Extrait à lire |
....

Décrite comme contraire au droit européen, la baisse de la TVA sur les carburants reste défendue par Jordan Bardella.
L’eurodéputé RN assure qu’une telle mesure est possible, et prend en exemple la Pologne, qui l’aurait appliquée sans que la Commission européenne s’y oppose.
Si la Pologne a bien diminué son taux de TVA, il s’agissait d’une mesure contraire aux règles de l’UE et le pays n’a échappé à des sanctions qu’en raison du contexte international.

Suivez la couverture complète

Élections législatives 2024

Parmi les mesures du RN en faveur du pouvoir d’achat, la baisse de la TVA à 5,5% sur les carburants figure en bonne place. Alors que de multiples spécialistes du droit européen expliquent que les règles en vigueur dans l’UE ne permettent pas de réduire de la sorte la taxation de l’essence ou du diesel, Jordan Bardella défend sa proposition. Le président du Rassemblement national a pris la Pologne en exemple. Celle-ci « a baissé son taux de TVA sur le carburant et la Commission européenne n’a rien dit », a-t-il certifié sur le plateau de BFM TV.

Une décision contraire à la législation européenne

Les résultats des élections législatives dans votre circonscription et votre ville

En février 2022, la Pologne a en effet instauré une diminution de la TVA sur les carburants. Annoncée par le gouvernement, cette mesure présentée comme « temporaire » faisait partie d’un « bouclier anti-inflation » censé lutter contre l’érosion du pouvoir d’achat de la population. Alors que la TVA sur certains produits alimentaires passait de 8 à 0%, celle sur les carburants était ramenée à 8%, contre 23% en temps normal. 

Les médias polonais, qui ont à l’époque évoqué ces décisions gouvernementales, ont souligné que la réduction de la TVA à la pompe n’était pas autorisée par la législation européenne. « Les carburants ne peuvent bénéficier d’aucun taux de TVA réduit, même temporairement », avait déclaré un porte-parole de la Commission européenne, cité par un média en ligne polonais. Ces propos font écho aux explications fournies par les juristes des Surligneurs, partenaires de TF1info. Les spécialistes se sont penchés sur les règles en vigueur au sein de l’UE, détaillées par la directive européenne sur la TVA et qui fixent un cadre commun à tous les États membres.

....

Données brutes |
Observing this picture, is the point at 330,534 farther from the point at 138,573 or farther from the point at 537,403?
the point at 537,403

....

Consignes |
• 1. Extrayez de l'article sur la TVA des carburants le passage qui s'ouvre sur les mots « Décrite comme contraire » et se ferme sur « européenne s’y oppose. ».
• 2. Poursuivez l'article sur la TVA des carburants après sa dernière phrase.

Corrigé |
• 1.
Décrite comme contraire au droit européen, la baisse de la TVA sur les carburants reste défendue par Jordan Bardella.
L’eurodéputé RN assure qu’une telle mesure est possible, et prend en exemple la Pologne, qui l’aurait appliquée sans que la Commission européenne s’y oppose.

• 2.
« Le fioul et le carburant ne figurent pas dans la directive TVA », apprend-on, « ce qui signifie qu’un taux de TVA inférieur à 15% appliqué à ces produits serait contraire à la législation européenne. » Surtout, « lorsque les États membres se sont mis d’accord à la fin de l’année 2022 pour ajouter à cette directive une liste de nouveaux produits pouvant bénéficier d’un taux réduit, voire d’une exonération totale de TVA, ils ont expressément refusé d’ajouter les produits néfastes pour l’environnement : il serait contraire à l’objectif de transition énergétique d’appliquer des taux réduits de TVA aux biens et services polluants. » Dès lors, appliquer une taxation réduite sur l’essence ou le gasoil plaçait en 2022 la Pologne dans l’illégalité.

La Commission a fait preuve de clémence

En janvier 2023, Varsovie a mis fin à plusieurs des mesures de son bouclier anti-inflation, parmi lesquelles la baisse de TVA sur les carburants. Si le pays n’a pas été sanctionné pour avoir enfreint la législation européenne, il est abusif d’affirmer que la Commission n’a « rien dit » à la Pologne. Les autorités ont en effet été sommées de respecter les textes en vigueur à l’échelle des 27, si bien que le gouvernement de l’époque, dirigé par Mateusz Morawiecki, avait invoqué les pressions de Bruxelles pour justifier le rétablissement de plusieurs taux de TVA à leurs niveaux habituels.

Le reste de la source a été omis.